看着楚慕聿那张冷厉的脸,对上他的眸子。
就像看到了当年的自己。
冷血,无情。
一股恐惧涌上心头,明帝用力抓紧了被角,“你,要弑君?”
楚慕聿的脸庞在光影中明灭,闻讥讽笑出声:“陛下,臣不是你,做不出这种禽兽之事,臣,只是想稳住大齐先祖好不容易打下来的江山罢了。”
他从一旁拿起早就拟好的圣旨,展开:
“陛下,你现在的身体状况,立储迫在眉睫,臣已与内阁和诸位重臣商议,认为二皇子殷宴州人品贵重,处事沉稳,于国事多有建树,且为皇后嫡出,堪为储君之选。“
”请陛下即刻明发诏书,册立二皇子为储君,以安社稷,以定民心。”
楚慕聿的声音平缓清晰,一字一句,却如重锤敲在明帝心头。
“你……你大胆!”
明帝气得浑身发抖,手指颤巍巍地指向楚慕聿,苍白的脸上因盛怒而泛起病态的红潮:
“楚慕聿!你这是在逼宫!是谋反!朕要出去……朕要见百官!朕要听听,满朝文武是不是都跟你一样,被猪油蒙了心,要行此悖逆之事!”

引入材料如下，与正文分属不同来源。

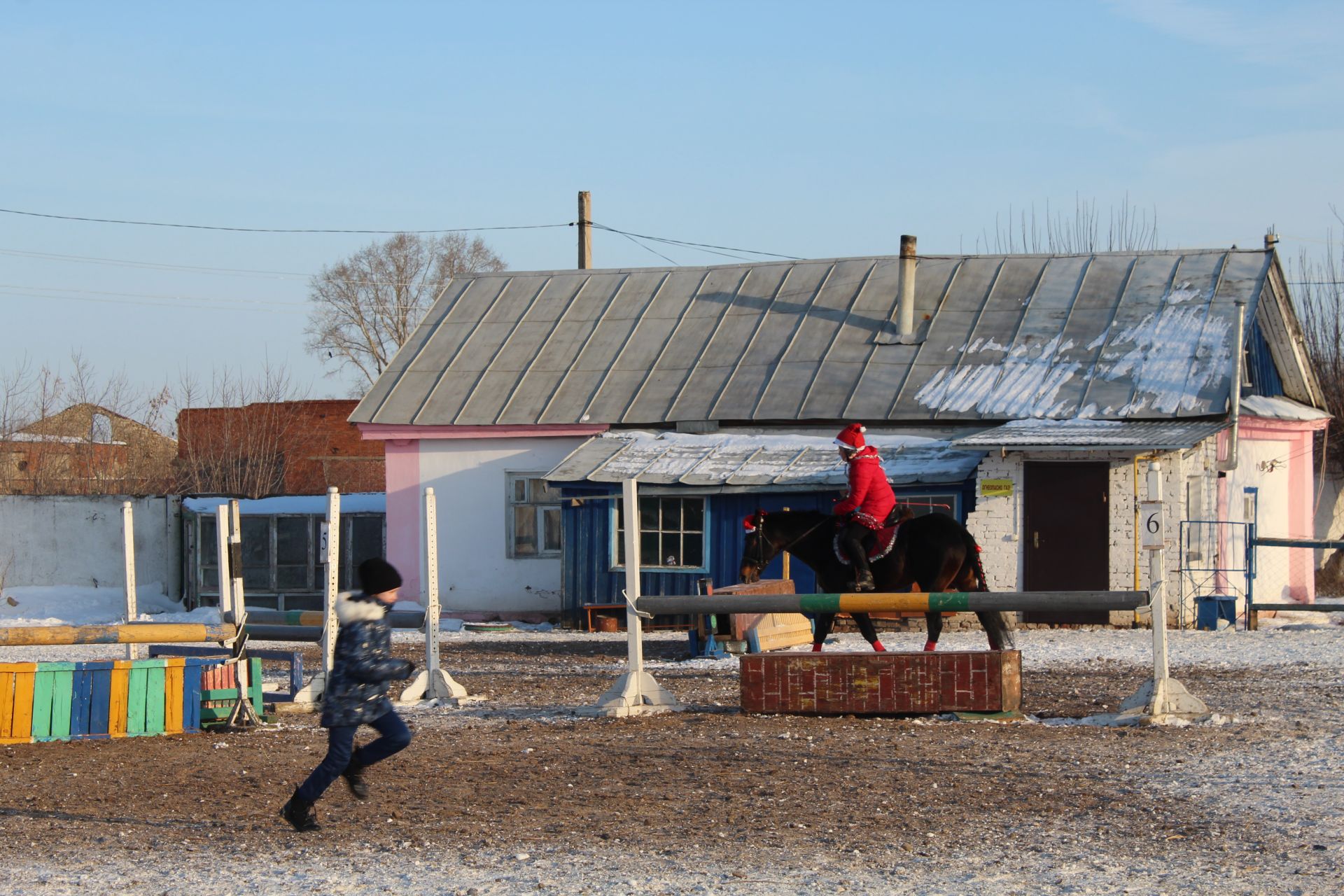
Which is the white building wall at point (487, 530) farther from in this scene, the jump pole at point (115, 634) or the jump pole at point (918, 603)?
the jump pole at point (115, 634)

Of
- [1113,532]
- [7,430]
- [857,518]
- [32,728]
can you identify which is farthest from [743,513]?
[7,430]

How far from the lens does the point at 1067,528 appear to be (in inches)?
823

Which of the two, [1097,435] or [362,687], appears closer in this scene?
[362,687]

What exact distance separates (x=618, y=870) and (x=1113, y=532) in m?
15.5

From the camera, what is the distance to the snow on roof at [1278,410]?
22234 millimetres

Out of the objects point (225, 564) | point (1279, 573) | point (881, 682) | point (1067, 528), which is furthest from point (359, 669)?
point (1279, 573)

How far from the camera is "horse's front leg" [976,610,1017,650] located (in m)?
12.7

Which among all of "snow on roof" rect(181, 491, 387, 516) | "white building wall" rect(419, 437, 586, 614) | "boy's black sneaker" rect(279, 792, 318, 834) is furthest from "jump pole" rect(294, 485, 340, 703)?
"snow on roof" rect(181, 491, 387, 516)

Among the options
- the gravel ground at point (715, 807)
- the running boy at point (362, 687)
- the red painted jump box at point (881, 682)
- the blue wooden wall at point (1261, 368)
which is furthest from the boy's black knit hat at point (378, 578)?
the blue wooden wall at point (1261, 368)

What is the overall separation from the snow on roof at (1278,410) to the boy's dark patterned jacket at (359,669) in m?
17.4

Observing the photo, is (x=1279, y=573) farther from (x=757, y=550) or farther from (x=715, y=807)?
(x=715, y=807)

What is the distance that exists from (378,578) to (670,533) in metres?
15.5

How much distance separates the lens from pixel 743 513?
73.0ft

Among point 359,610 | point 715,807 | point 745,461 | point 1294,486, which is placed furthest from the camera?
point 1294,486
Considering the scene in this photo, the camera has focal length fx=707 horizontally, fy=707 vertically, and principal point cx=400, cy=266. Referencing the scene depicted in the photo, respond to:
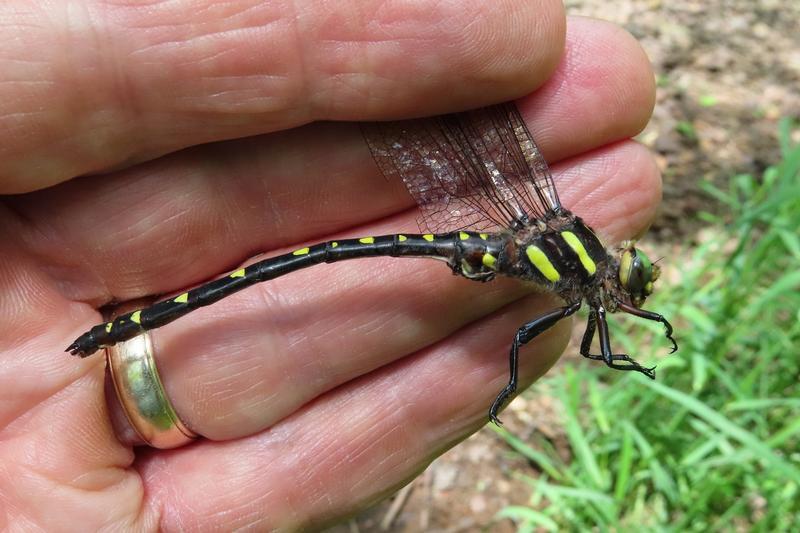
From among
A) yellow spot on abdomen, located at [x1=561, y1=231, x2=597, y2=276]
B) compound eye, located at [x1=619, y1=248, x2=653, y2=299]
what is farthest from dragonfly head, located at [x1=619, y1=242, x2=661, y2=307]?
yellow spot on abdomen, located at [x1=561, y1=231, x2=597, y2=276]

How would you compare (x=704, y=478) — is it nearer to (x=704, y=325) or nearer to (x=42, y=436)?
(x=704, y=325)

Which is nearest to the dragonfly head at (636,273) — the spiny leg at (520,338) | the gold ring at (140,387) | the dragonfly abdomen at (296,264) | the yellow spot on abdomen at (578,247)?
the yellow spot on abdomen at (578,247)

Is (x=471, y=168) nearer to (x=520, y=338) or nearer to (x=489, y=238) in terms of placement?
(x=489, y=238)

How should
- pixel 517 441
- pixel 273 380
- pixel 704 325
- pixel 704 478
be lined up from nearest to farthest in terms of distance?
pixel 273 380 → pixel 704 478 → pixel 704 325 → pixel 517 441

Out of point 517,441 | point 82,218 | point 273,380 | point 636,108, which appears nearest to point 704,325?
point 517,441

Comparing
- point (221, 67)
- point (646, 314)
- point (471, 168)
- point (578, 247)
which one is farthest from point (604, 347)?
point (221, 67)
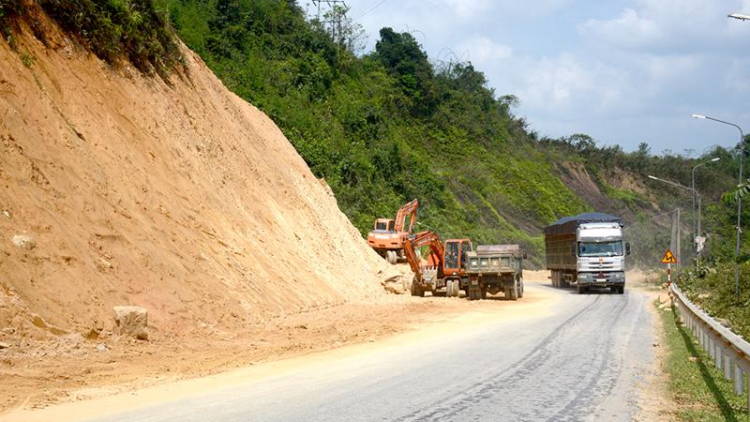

他挣扎着想要起身,却因虚弱和头晕而重重跌回枕上,喘息不止。
楚慕聿上前半步,身形恰好挡住了大部分光线,在龙榻前投下一片阴影。
他微微俯身,声音依旧平稳,却带着不容置疑的冰冷:
“陛下龙体欠安,太医再三叮嘱需静养,切忌动怒,更不宜见风。此刻外间虽有百官等候,但陛下病体沉重,无法面见。至于百官之意……”
他顿了顿,目光如淬寒冰,“臣手中这份联名请愿的奏疏,以及内阁附议的票拟,足以代表群臣公论。”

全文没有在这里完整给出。